PAGE EXTRACT -
Sreeja is an Indian actress who acts mostly in Malayalam movies. Her lead roles in Indrajaalam as Mohanlal's heroine and Cheriya Lokavum Valiya Manushyarum are well noted. She had acted only in few movies.

Early life
Sreeja is born to theater artists Sreedharan and Usha on 18 April 1971 at Thiruvananthapuram, Kerala. She has acted in few dramas along with her parents before coming to movie industry.

Career
She made her debut as child artist with Nidhi, a Malayalam movie in 1982. She continued to act in small roles after that. She acted as sister to Kamalahasan in Chanakyan and Jayaram in Mazhavil Kavadi. Later in 1989 she made her heroine debut with Annakutty Kodambakkam Vilikkunnu, the first movie directed by Jagathy Sreekumar. Then she went on to act heroine to many actors including Mohanlal in Indrajalam and Mukesh in Cheriya Lokavum Valiya Manushyarum and Kazhchakkappuram. She had her primary education from Karthika Thirunal Government Vocational Higher Secondary School For Girls, Thiruvananthapuram and bachelors from NSS Arts College For Women, Thiruvananthapuram.

Items from a data source:
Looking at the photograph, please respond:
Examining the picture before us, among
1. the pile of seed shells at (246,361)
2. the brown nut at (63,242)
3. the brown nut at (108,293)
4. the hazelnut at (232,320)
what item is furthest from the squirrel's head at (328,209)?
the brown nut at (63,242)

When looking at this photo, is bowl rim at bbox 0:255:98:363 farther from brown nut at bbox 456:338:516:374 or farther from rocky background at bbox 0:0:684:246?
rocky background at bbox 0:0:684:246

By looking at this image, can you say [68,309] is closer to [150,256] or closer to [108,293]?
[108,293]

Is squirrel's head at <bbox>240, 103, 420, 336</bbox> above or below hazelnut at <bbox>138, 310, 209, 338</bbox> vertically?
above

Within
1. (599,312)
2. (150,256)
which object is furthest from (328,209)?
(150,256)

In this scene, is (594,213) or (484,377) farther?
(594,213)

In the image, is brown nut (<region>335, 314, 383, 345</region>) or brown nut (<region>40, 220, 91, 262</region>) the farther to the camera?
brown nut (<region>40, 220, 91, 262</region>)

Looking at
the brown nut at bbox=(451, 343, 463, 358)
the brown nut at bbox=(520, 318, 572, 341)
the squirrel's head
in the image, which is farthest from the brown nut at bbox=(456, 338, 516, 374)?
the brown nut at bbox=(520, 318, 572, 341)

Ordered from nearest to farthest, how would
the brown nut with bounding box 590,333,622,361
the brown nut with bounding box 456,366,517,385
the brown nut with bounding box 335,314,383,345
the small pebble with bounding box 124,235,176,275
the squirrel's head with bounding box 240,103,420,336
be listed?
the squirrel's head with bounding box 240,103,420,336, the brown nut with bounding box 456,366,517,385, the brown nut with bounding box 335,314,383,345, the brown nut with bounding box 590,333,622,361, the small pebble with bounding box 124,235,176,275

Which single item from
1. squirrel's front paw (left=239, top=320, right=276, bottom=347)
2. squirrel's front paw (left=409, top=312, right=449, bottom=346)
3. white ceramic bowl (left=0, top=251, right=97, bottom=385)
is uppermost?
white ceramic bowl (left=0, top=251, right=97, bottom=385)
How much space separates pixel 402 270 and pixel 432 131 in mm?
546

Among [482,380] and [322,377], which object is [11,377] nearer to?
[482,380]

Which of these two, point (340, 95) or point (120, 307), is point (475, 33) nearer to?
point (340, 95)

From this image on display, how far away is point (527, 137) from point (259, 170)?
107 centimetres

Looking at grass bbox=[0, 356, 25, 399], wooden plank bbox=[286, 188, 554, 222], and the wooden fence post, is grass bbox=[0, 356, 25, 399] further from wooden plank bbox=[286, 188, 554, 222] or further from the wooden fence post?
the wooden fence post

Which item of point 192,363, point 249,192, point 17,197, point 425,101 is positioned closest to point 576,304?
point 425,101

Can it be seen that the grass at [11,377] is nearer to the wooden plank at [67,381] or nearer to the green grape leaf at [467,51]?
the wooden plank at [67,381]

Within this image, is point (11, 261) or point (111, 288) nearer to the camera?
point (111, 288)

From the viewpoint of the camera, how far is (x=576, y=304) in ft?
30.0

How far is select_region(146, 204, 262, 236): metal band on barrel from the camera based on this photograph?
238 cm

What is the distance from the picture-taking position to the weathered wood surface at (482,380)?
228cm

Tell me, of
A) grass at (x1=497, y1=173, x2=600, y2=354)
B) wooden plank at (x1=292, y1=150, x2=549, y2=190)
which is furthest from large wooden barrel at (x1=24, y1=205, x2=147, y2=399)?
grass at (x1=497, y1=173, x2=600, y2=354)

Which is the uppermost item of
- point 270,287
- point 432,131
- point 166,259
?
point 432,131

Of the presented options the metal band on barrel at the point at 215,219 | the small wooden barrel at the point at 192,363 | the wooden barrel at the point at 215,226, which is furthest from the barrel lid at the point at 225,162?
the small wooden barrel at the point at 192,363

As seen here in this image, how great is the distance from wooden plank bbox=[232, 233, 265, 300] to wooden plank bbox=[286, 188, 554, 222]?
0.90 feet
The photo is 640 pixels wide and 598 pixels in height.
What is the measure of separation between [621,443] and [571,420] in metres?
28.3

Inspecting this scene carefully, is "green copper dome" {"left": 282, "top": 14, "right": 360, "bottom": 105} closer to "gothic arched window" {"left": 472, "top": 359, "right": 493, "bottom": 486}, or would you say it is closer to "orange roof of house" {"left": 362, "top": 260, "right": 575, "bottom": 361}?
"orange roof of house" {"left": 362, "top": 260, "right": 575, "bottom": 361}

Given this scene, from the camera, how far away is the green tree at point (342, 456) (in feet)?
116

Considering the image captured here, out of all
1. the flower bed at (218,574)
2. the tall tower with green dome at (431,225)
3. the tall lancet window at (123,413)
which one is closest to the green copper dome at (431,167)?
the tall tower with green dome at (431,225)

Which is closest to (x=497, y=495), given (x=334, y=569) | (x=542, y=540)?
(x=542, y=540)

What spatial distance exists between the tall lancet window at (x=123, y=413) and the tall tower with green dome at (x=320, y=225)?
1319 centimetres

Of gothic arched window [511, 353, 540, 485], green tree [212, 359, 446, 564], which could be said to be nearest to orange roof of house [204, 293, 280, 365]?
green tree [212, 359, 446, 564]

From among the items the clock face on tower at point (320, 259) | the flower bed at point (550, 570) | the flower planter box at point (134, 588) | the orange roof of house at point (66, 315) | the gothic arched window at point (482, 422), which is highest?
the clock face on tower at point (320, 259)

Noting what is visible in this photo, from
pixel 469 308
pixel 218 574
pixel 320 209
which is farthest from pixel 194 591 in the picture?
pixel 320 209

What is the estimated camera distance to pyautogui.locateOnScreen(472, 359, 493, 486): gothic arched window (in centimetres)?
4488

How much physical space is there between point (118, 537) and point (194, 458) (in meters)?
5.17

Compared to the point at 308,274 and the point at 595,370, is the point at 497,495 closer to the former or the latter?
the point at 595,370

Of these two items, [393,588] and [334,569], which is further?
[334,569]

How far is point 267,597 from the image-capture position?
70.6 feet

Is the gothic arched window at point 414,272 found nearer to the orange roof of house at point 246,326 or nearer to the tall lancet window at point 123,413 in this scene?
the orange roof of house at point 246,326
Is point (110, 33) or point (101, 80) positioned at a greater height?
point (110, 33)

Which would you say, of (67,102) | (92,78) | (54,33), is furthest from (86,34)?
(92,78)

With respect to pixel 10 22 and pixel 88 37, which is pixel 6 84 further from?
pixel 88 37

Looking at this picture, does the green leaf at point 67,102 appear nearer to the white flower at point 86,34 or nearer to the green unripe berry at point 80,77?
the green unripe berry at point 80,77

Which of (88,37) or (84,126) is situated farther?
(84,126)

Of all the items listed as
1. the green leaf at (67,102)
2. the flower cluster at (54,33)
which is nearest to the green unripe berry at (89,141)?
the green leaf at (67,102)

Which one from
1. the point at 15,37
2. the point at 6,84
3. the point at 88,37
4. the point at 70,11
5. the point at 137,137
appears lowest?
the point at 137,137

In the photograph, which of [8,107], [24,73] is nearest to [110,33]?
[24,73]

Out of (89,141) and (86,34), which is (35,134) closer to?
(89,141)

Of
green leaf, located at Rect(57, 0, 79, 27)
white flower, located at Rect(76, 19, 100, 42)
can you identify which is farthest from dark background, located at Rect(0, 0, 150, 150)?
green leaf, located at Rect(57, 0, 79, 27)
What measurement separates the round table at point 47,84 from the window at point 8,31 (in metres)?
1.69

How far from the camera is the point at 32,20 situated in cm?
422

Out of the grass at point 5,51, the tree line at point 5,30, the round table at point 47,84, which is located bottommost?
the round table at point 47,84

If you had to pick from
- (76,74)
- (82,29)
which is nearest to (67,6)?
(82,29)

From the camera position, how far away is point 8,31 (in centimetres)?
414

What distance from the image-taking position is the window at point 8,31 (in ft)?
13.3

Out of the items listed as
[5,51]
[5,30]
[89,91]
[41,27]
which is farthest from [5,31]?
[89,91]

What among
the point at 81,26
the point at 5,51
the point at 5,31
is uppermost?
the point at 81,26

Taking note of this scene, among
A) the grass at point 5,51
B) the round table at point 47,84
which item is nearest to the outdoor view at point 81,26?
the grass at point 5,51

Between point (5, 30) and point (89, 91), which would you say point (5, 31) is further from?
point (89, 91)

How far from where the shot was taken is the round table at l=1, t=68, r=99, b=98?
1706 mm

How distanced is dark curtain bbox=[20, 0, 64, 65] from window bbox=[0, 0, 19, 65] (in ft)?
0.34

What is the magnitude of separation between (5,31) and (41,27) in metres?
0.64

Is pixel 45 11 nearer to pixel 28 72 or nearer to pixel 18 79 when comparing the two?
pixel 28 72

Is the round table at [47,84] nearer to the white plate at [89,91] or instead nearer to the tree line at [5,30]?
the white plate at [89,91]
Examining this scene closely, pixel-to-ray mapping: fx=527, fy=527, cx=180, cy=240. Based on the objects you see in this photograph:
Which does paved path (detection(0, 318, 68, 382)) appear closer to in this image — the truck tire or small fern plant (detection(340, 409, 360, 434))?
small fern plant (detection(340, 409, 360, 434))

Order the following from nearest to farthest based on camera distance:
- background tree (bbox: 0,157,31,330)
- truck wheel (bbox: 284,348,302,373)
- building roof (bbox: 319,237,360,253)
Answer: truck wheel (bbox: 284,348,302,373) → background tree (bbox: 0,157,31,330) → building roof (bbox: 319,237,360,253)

THE TASKS -
a - According to the text about Sreeja, on what date and in what city was she born?
b - List every actor that the Career section of the text about Sreeja names as someone she played a sister or a heroine to.

COMPLETE ANSWERS -
a - 18 April 1971, in Thiruvananthapuram, Kerala.

b - Kamalahasan, Jayaram, Mohanlal, Mukesh